If your dog enjoys and does well playing with other dogs, consider regular playdates or trips to the dog park (Learn more about What You Should Know Before Taking Your Puppy to the Dog Park here). Dog daycare is another great option to give your dog social interaction with other dogs. If you're not sure if your dog would like going to daycare, read our article "Will Your Dog Enjoy and Do Well in Daycare."
Enrichment should be tailored to each individual dog’s preferences, needs, and abilities. Senior dogs have different needs and physical abilities than adolescent dogs and puppies need different things than adult dogs.
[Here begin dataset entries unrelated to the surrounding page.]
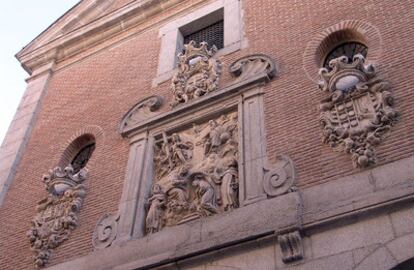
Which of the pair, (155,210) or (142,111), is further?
(142,111)

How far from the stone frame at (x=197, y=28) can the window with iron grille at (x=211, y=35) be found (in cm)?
9

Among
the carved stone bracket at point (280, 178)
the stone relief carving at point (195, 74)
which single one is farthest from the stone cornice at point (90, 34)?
the carved stone bracket at point (280, 178)

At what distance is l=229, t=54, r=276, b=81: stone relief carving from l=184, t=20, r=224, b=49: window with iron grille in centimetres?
169

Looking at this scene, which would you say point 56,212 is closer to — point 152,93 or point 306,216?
point 152,93

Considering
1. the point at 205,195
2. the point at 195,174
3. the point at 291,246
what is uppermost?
the point at 195,174

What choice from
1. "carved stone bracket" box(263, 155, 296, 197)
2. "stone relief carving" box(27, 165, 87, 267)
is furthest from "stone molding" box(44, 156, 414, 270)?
"stone relief carving" box(27, 165, 87, 267)

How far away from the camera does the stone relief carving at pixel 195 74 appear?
966 cm

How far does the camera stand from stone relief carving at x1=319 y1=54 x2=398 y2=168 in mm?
7137

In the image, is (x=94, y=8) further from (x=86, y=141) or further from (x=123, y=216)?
(x=123, y=216)

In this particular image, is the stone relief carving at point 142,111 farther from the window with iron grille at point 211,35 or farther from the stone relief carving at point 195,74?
the window with iron grille at point 211,35

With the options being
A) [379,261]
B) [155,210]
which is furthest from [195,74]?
[379,261]

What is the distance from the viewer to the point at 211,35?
38.5ft

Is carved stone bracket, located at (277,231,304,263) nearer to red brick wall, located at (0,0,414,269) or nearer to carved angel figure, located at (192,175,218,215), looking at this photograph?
red brick wall, located at (0,0,414,269)

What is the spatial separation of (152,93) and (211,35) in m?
1.98
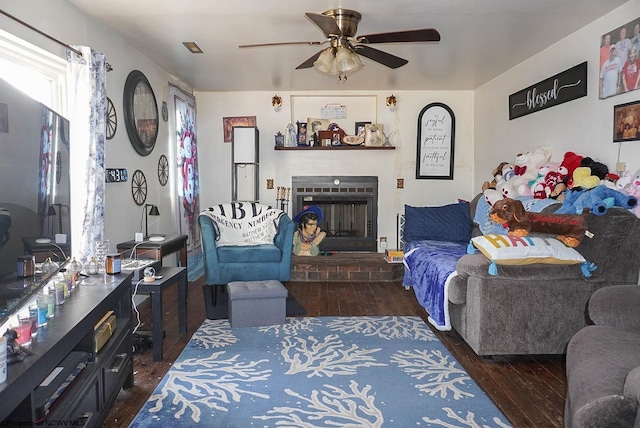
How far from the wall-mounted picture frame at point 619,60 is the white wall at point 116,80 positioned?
3.71 m

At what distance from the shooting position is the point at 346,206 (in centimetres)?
611

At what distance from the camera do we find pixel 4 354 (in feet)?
4.12

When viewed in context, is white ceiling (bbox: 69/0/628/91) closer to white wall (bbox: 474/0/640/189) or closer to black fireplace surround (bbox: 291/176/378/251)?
white wall (bbox: 474/0/640/189)

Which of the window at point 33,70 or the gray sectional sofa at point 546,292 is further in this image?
the gray sectional sofa at point 546,292

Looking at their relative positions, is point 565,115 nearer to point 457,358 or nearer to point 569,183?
point 569,183

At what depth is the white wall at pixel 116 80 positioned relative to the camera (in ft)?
8.77

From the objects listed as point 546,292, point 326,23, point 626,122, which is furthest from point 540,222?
point 326,23

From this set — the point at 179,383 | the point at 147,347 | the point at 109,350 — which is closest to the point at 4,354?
the point at 109,350

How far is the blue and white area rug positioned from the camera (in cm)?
215

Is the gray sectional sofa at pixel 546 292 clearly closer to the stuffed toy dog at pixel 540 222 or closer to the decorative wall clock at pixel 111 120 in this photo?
the stuffed toy dog at pixel 540 222

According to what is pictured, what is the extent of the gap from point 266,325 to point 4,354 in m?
2.31

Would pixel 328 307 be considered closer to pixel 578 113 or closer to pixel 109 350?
pixel 109 350

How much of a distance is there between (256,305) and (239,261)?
0.87 meters

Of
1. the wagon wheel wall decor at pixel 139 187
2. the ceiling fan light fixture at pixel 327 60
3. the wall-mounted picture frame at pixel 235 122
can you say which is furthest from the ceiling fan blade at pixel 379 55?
the wall-mounted picture frame at pixel 235 122
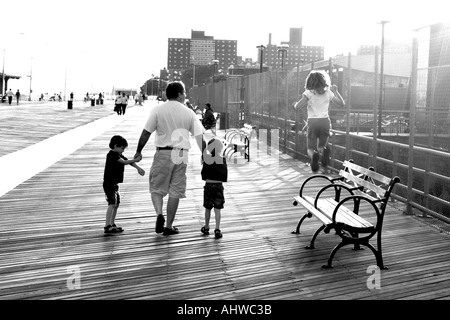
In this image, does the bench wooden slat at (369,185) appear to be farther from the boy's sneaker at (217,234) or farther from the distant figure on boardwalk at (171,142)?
the distant figure on boardwalk at (171,142)

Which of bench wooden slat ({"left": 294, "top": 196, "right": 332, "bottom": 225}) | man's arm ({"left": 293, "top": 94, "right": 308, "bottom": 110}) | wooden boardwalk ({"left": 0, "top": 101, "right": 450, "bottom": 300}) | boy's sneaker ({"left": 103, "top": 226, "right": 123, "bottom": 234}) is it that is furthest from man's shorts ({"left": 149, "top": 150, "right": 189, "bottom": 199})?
man's arm ({"left": 293, "top": 94, "right": 308, "bottom": 110})

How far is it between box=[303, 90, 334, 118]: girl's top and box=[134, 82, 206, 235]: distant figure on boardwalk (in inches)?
127

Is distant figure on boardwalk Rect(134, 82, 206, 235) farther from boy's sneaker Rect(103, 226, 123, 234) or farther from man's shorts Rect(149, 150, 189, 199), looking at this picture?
boy's sneaker Rect(103, 226, 123, 234)

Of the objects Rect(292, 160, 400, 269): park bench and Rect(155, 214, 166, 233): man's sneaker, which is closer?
Rect(292, 160, 400, 269): park bench

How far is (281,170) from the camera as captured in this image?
46.3 feet

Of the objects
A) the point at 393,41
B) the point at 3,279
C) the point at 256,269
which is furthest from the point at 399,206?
the point at 3,279

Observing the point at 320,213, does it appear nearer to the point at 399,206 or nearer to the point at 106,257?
the point at 106,257

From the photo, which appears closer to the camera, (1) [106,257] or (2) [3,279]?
(2) [3,279]

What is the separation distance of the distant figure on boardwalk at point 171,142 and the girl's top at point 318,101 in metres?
3.21

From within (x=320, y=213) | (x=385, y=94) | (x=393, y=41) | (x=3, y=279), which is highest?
(x=393, y=41)

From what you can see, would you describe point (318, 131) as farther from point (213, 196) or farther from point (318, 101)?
point (213, 196)

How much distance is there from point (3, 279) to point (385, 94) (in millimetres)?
8863

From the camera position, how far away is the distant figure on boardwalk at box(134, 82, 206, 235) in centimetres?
698

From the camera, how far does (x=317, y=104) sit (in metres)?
9.90
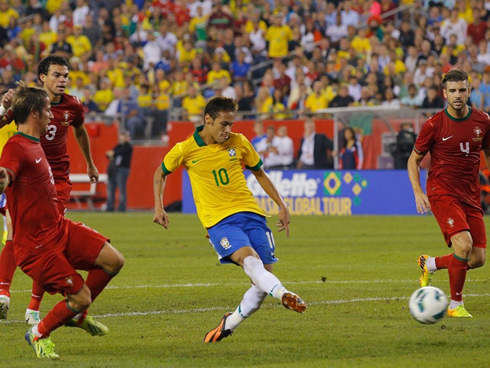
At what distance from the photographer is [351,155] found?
78.2 ft

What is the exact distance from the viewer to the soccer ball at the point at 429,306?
25.4 feet

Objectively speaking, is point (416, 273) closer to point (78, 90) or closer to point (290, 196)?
point (290, 196)

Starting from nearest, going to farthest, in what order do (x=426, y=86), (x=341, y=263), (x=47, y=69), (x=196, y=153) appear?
(x=196, y=153) → (x=47, y=69) → (x=341, y=263) → (x=426, y=86)

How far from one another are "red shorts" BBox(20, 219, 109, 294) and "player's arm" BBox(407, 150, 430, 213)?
317 centimetres

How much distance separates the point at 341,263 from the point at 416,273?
1.63m

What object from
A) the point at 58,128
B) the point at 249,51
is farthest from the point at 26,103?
the point at 249,51

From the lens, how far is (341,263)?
45.2ft

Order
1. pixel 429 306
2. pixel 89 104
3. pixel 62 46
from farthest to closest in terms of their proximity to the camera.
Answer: pixel 62 46, pixel 89 104, pixel 429 306

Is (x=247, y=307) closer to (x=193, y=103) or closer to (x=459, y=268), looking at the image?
(x=459, y=268)

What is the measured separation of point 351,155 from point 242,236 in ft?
53.4

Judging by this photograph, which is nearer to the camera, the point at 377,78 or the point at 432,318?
the point at 432,318

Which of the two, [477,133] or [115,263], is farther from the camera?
[477,133]

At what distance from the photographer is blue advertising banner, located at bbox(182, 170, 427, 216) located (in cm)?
2302

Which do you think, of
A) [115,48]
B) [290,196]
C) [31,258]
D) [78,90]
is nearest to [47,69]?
[31,258]
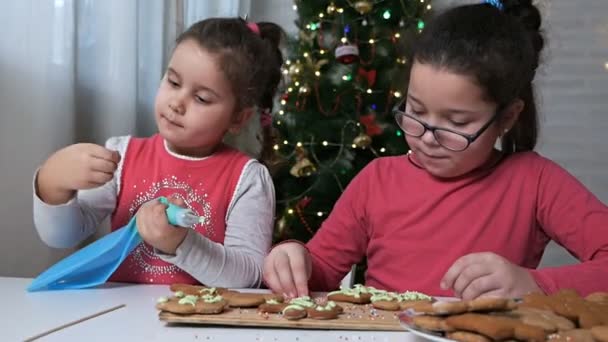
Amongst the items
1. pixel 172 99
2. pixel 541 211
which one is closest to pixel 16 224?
pixel 172 99

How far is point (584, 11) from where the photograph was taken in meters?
3.40

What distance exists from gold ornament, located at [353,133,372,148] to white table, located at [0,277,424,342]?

If your dog is hard of hearing or sight-impaired, adjust the enrichment to really engage the senses they do still have, like smell or touch. If they have a harder time moving around or have arthritis, choose enrichment activities that they can enjoy while staying comfortable in a small area. Consider putting down a mat to give them some traction while they work on a puzzle.
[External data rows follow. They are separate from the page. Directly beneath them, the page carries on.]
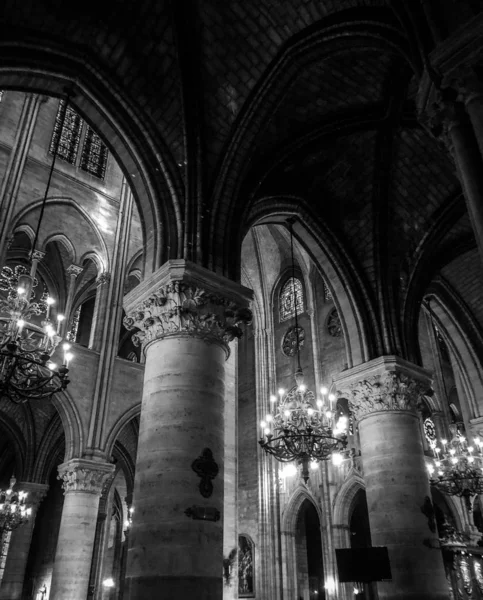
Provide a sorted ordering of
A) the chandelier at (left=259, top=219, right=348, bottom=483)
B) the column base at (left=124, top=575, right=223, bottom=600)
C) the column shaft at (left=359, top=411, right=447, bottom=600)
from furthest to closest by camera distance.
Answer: the chandelier at (left=259, top=219, right=348, bottom=483)
the column shaft at (left=359, top=411, right=447, bottom=600)
the column base at (left=124, top=575, right=223, bottom=600)

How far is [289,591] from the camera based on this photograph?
18828 mm

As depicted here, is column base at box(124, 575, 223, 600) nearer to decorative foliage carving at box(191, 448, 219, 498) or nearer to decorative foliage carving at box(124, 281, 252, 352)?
decorative foliage carving at box(191, 448, 219, 498)

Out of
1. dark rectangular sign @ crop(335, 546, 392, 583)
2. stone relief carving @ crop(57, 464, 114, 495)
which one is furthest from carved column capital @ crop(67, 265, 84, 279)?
dark rectangular sign @ crop(335, 546, 392, 583)

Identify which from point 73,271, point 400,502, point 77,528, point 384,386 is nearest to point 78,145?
point 73,271

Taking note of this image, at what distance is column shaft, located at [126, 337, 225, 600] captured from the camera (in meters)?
6.38

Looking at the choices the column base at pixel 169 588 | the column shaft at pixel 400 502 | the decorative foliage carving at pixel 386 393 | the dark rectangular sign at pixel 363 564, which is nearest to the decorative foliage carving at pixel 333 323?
the decorative foliage carving at pixel 386 393

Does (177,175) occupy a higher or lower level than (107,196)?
lower

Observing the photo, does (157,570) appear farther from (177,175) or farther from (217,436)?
(177,175)

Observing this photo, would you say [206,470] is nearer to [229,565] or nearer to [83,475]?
[83,475]

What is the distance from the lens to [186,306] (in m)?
8.02

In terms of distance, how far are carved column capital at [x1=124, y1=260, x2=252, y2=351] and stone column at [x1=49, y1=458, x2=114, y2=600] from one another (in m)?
8.04

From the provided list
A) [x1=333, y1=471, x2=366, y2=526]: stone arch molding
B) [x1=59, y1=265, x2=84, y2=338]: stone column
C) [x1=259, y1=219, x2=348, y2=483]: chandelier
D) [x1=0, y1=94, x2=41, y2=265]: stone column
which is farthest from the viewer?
[x1=333, y1=471, x2=366, y2=526]: stone arch molding

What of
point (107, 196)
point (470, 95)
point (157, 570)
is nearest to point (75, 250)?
point (107, 196)

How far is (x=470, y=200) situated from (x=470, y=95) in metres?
1.11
When asked if there is any kind of enrichment activity or toy to avoid with a dog, Paulik made an excellent point: "This really depends on the dog. If they are very insecure or tend to give up easily, you want to avoid any toy or activity that frustrates them or causes them stress.
Watch the dog’s body language as they are engaging in the activity. If they appear to be stressed or uninterested, try something easier so they can build confidence knowing that this is something that they can succeed in."
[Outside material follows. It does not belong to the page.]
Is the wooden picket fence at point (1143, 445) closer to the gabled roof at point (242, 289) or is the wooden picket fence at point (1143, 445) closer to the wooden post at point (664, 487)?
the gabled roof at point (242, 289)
Why is Enrichment Important for Your Dog?
Enrichments Helps with Puppy Socialization
Enrichment toys and activities expose your puppy to a variety of sights, smells, sounds, and textures that help their brains develop. Problem-solving skills they practice while young will help them grow into a resilient adult dog. The key to puppy enrichment is keeping everything positive and not letting them get too frustrated when solving puzzles. Start easy and slowly work your way up to harder and harder puzzle toys.
Enrichment Helps Reduce Canine Anxiety and Stress
Shelter dogs are often given environmental enrichment to reduce stress. A recent study found “the use of environmental enrichment methods through different types of games and toys in shelters decreased signs of depression and stereotyped behavior of kenneled dogs.” Providing enrichment for our dogs at home can help with issues such as separation anxiety, and make events such as moving or large gatherings of houseguests much less stressful.
Enrichment Prevents Your Dog From Getting Bored
"Chewing, licking, sniffing, and shredding are the four most common behaviors that dogs engage in when trying to reduce stress or boredom, or to calm themselves. It’s no wonder that dogs are so often destructive when left alone," says Paulik. Providing enrichment that satisfies these behaviors will help prevent unwanted behaviors (such as destructive chewing) that dogs engage in when they're looking for something to do.
Enrichment Provides Physical and Mental Exercise for Your Dog
Enrichment games and puzzles are a great way to give elderly dogs with painful conditions or physical limitations a way to get in some exercise. The same goes for young puppies that shouldn't be engaging in strenuous activity until their growth plates have fully grown.
Dogs need exercise but high levels of physical activity can sometimes have a negative effect on their behavior. Mental enrichment activities can help balance out physical exercise. "It is important to balance physical and mental stimulation," emphasizes Paulik. "Dogs need to move their bodies every day, but high-intensity exercise like fetch, running, and playing with other dogs increases adrenaline levels. Your dog needs you to provide a way to bring those adrenaline levels back down to normal after strenuous activities."
All of the above benefits of enrichment mean that your dog will be better behaved and an overall happier dog. Doing different enrichment activities with your dog strengthens your bond and is quite a mood booster for both canines and humans!